----- FRAGMENTO MOSTRADO -----

Después de la firma de la paz, en 1992, hubo cierta apertura en la sección informativa: por primera vez se incorporó el contraste de fuentes y se dieron espacios —aunque con reserva y cautela— a voces de izquierda, tanto del FMLN como de otros sectores intelectuales y profesionales. No obstante, la línea editorial —la nota del día y los artículos de opinión— se mantuvo fiel a su tradición: conservadurismo y anticomunismo, en una línea nostálgica por aquel capitalismo semifeudal de antaño, un día sí y otro también.

Con la llegada de Nayib Bukele a la Presidencia, en 2019, y la ruptura del bipartidismo ARENA–FMLN, El Diario de Hoy no vio con buenos ojos al outsider que irrumpía en el poder, desplazando a los sectores tradicionales. Como reacción de la derecha era lógico que actuara así. Pero, poco a poco, aquel empresariado —otrora patrocinador de ARENA, su instrumento político— entró en un compás de espera y, en los últimos años, comenzó a leer con pragmatismo la nueva realidad política y social, marcada por la seguridad ciudadana y la mejora del clima de inversión.

La crisis ideológica de El Diario de Hoy está ahí: la derecha económica e intelectual a la que representaba ya no tiene motivos reales para oponerse al rumbo económico del país, ni tampoco para enarbolar la lucha contra un comunismo reducido a nada. Ese abandono ha dejado huérfano al periódico, que se quedó anclado en egos y personalismos, refunfuñando por lo perdido. Y es que resulta imposible sostener una política editorial únicamente sobre la base de la animadversión, que suele ser irracional. Dicho de modo sencillo: el “Nayib me cae mal” tiene serios límites de cara a los lectores.

Consciente del callejón ideológico y mercadológico en que se encuentra, El Diario de Hoy ensaya ahora una jugada de supervivencia: como no le trae cuenta mantener la línea dura de derecha, abraza un progresismo oportunista, en un afán de alcanzar nuevas audiencias. El fichaje del académico Óscar Picardo, junto con periodistas damnificados por el desfinanciamiento de medios digitales opositores, permite ver al periódico enmascarado, abanderando causas sociales legítimas que siempre despreció: derechos humanos, combate a la pobreza, dignificación del salario, derechos de los trabajadores, iglesia popular y progresista, revisión histórica de mitos nacionales, servicio doméstico no dignificado y... hasta Roque Dalton en portada.

-----

CONJUNTO DE TAREAS:
a) Según el texto sobre El Diario de Hoy, ¿en qué año llegó Nayib Bukele a la Presidencia?
b) Copia del texto sobre El Diario de Hoy el pasaje que va desde "La crisis ideológica" hasta "a los lectores.", este último incluido.
Los ítems no tienen ningún papel en esto.

----- ÍTEMS DEL CONJUNTO -----

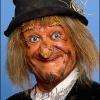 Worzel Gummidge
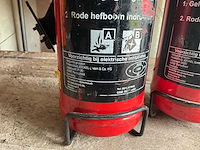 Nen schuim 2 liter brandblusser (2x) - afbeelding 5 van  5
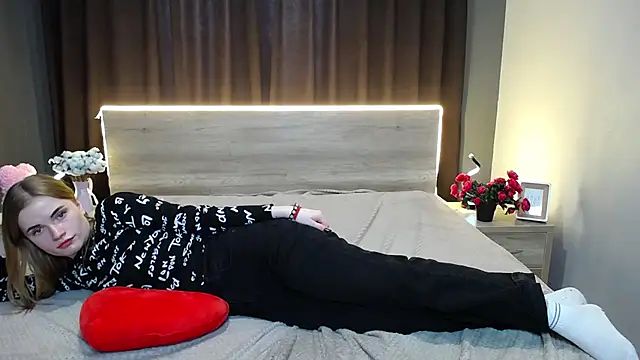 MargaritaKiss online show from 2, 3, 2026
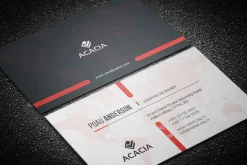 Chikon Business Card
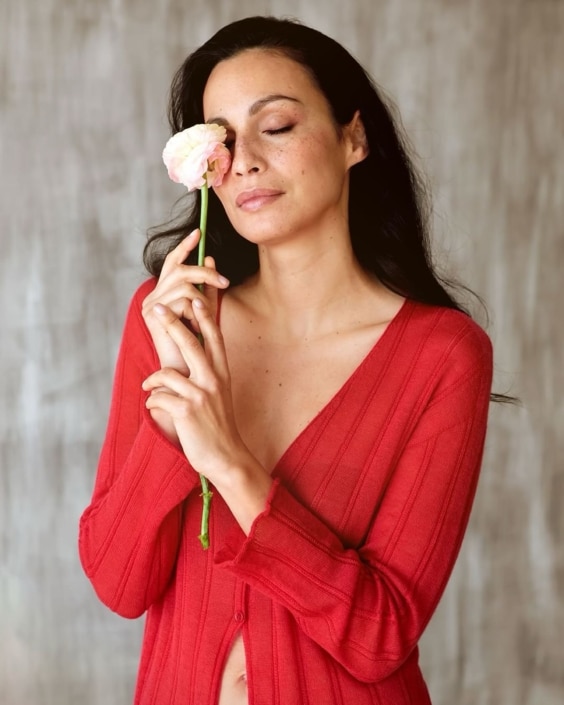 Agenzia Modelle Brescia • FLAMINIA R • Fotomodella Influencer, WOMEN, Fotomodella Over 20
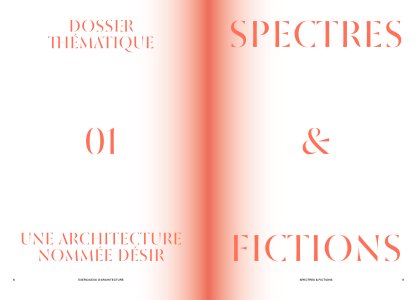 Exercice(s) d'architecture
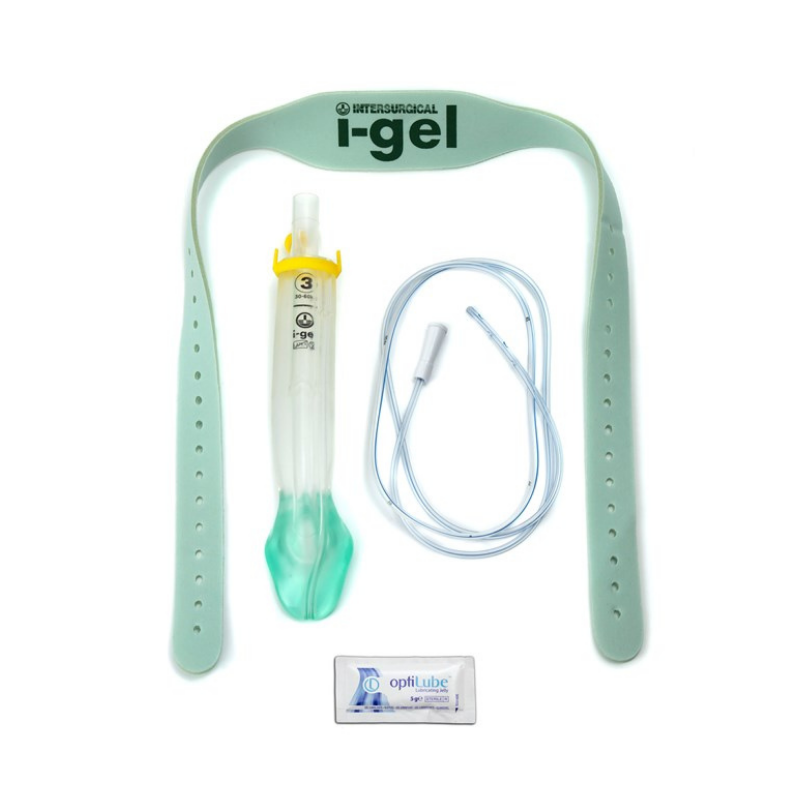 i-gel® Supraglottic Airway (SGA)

-----

RESPUESTAS:
a) En 2019.

b)
La crisis ideológica de El Diario de Hoy está ahí: la derecha económica e intelectual a la que representaba ya no tiene motivos reales para oponerse al rumbo económico del país, ni tampoco para enarbolar la lucha contra un comunismo reducido a nada. Ese abandono ha dejado huérfano al periódico, que se quedó anclado en egos y personalismos, refunfuñando por lo perdido. Y es que resulta imposible sostener una política editorial únicamente sobre la base de la animadversión, que suele ser irracional. Dicho de modo sencillo: el “Nayib me cae mal” tiene serios límites de cara a los lectores.